Summarize the post on keeping warm while painting outdoors in winter in two sentences.

TEXT BLOCK:
* * * * * * * * *
Friday, January 11, 2013

Winter Plein Air Painter’s Gear IV–Physical Comforts

I hope to address several things here. Some are matter of fact and others are …well … natural. So I apologies ahead of time if the natural issues are out of your reading scope.

Keeping warm:

Yes even after all the clothes we put on, we will still need to think about taking breaks and warming up. Remember please that you are simply standing in the cold. You are not burning energy like a hiker or a skier so you will have to compensate. The first thing you will need is an egg timer. I usually set it for 20-30 minutes if the weather is bearable, but I will go down to 15 minutes if it is very cold. When the timer goes off, you will need to drop what you are doing and either get back to the car to thaw out for 10 minutes, or if that car is not close enough you will need to get your body warm by jogging or jumping or exercising in place for 5-10 minutes.

Trust me this is not optional if you want to be out there for long. You will not beat the cold. You have to either generate heat or else get heat from the car. If you don’t you will be rattling your teeth in 45 minutes and then  you will be finding a reason to head back in. If you go past one hour without a break, you will have to head back in as there is no way to recapture enough heat to sustain you outside. Be smart. Break it up and you can be out all day I promise you. I have done it many times before.

When you get back in the car for a break, get some warm liquid into you. Soup is the best thing. Tea is OK, but it will make your bladder active, and coffee is a no-no. We will talk about that and alcohol later. I also carry seeds and nuts with me for snacks. You want simple snacks that don’t fill you up or get your digestive system working too hard. More on that later too.
* * * * * * * * *
Records from a data source
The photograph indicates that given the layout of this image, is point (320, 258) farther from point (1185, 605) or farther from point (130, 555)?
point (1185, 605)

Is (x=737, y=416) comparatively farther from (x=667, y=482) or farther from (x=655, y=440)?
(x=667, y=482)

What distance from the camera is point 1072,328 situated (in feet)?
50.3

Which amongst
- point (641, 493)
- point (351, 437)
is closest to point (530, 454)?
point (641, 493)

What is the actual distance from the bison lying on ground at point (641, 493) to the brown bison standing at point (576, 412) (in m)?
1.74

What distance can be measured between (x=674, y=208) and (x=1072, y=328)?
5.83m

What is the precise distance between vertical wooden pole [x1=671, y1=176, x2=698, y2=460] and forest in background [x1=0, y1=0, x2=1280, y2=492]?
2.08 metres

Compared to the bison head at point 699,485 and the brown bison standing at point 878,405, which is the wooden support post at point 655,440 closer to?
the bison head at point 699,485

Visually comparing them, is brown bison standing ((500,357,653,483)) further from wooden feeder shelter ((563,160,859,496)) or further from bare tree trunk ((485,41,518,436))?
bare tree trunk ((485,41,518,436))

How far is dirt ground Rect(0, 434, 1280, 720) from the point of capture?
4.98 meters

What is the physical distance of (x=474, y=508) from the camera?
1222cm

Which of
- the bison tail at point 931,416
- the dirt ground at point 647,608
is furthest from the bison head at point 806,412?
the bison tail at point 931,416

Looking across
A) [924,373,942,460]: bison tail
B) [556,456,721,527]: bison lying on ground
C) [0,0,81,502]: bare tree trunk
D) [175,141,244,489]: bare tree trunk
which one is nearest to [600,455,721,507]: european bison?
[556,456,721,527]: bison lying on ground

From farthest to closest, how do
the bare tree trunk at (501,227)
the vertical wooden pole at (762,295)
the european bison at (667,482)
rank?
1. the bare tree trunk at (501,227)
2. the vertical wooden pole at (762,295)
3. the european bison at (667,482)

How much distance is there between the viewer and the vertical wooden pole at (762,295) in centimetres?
* * * * * * * * *
SOLUTION TO THE EXERCISE: A painter standing in the cold burns little energy, so an egg timer set for 20 to 30 minutes (15 in very cold weather) signals breaks spent either thawing in the car for 10 minutes or exercising in place for 5 to 10 minutes. During car breaks, warm liquid is recommended, with soup best, tea acceptable and coffee a no-no, along with simple snacks such as seeds and nuts.